# Dazls model

Energy splitting method in openSTEF

It trains one splitting model which can be used for every prediction job. As input it uses data from multiple substations with known components and it outputs the prediction of solar and wind power for unkown target substations.

The model contains 2-steps which are deployed in sequence:
1. Domain model (any data-driven model can be used)
2. Adaptation model (any data-driven model can be used)

#### For reference, see: [dazls.rst](https://github.com/OpenSTEF/openstef/tree/main/docs/dazls.rst)

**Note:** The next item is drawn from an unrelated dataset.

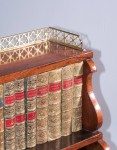 A Fine Antique Waterfall Bookcase image 3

### This notebook contains the code to:

1. preprocess the data which are going to be used for the model

We use the "combined_data" folder, which contains the raw data, to preprocess the data and save it in the folder "prep_data". After this, the preprocessed data with metadata can be found in the "prep_data" file in the path we have set. Then we use the prep_data to run the dazls model.

2. train dazls and generate a prediction for 1 out-of-sample csv file 


3. load and store the model

The dazls_stored.sav file is being produced and is being used in openstef for the components forecast ([create_component_forecast](https://github.com/OpenSTEF/openstef/blob/main/openstef/pipeline/create_component_forecast.py))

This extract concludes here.